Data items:
— Start —

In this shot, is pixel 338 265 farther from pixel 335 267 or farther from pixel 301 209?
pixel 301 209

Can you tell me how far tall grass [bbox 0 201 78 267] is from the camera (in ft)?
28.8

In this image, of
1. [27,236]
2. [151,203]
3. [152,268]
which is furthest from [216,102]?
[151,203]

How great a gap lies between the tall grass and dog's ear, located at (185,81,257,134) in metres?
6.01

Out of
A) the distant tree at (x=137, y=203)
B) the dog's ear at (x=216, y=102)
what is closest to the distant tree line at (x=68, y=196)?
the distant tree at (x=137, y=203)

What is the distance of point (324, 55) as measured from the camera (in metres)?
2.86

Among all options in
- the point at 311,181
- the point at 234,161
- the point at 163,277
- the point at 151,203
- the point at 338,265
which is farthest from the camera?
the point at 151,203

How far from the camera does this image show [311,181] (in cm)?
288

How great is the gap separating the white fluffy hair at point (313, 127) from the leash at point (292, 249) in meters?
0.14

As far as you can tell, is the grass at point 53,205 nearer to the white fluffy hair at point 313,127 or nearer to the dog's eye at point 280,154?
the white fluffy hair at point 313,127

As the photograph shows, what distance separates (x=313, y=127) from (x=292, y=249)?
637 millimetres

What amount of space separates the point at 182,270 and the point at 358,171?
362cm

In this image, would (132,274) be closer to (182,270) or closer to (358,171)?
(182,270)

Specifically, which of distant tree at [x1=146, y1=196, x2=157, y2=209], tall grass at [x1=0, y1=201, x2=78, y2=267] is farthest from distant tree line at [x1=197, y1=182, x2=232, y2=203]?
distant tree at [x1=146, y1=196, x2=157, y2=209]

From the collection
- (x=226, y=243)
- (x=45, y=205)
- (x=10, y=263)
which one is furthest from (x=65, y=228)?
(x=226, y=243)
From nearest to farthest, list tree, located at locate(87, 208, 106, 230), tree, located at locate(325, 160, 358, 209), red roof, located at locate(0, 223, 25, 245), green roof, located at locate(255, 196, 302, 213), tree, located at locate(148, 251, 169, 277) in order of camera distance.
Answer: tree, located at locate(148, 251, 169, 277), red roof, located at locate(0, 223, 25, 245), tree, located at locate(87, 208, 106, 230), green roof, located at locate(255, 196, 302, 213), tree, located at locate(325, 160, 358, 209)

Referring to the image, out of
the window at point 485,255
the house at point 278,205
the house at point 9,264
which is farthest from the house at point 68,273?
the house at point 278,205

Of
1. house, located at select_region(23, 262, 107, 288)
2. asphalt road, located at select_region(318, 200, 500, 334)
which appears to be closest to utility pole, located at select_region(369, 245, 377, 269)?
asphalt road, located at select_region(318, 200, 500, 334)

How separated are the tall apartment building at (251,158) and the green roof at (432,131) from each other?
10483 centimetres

— End —

INSTRUCTION »
Could you repeat the lines from the one containing "Specifically, which of" through the last line, inclusive, with "utility pole" replaced by "telephone pole" and nothing else changed?

WRITTEN ANSWER »
Specifically, which of distant tree at [x1=146, y1=196, x2=157, y2=209], tall grass at [x1=0, y1=201, x2=78, y2=267] is farthest from distant tree line at [x1=197, y1=182, x2=232, y2=203]?
distant tree at [x1=146, y1=196, x2=157, y2=209]

From the collection
- (x=226, y=243)
- (x=45, y=205)
- (x=10, y=263)
which one is furthest from (x=65, y=228)?
(x=226, y=243)
From nearest to farthest, list tree, located at locate(87, 208, 106, 230), tree, located at locate(325, 160, 358, 209), red roof, located at locate(0, 223, 25, 245), green roof, located at locate(255, 196, 302, 213), tree, located at locate(148, 251, 169, 277) in order of camera distance.
Answer: tree, located at locate(148, 251, 169, 277), red roof, located at locate(0, 223, 25, 245), tree, located at locate(87, 208, 106, 230), green roof, located at locate(255, 196, 302, 213), tree, located at locate(325, 160, 358, 209)

Referring to the image, out of
the window at point 485,255
the house at point 278,205
the house at point 9,264
which is farthest from the house at point 68,273?
the house at point 278,205

Of
1. house, located at select_region(23, 262, 107, 288)
2. asphalt road, located at select_region(318, 200, 500, 334)
which appears to be closest to telephone pole, located at select_region(369, 245, 377, 269)?
asphalt road, located at select_region(318, 200, 500, 334)

How separated are the tall apartment building at (251,158) and the green roof at (432,131) from each other?
10483 centimetres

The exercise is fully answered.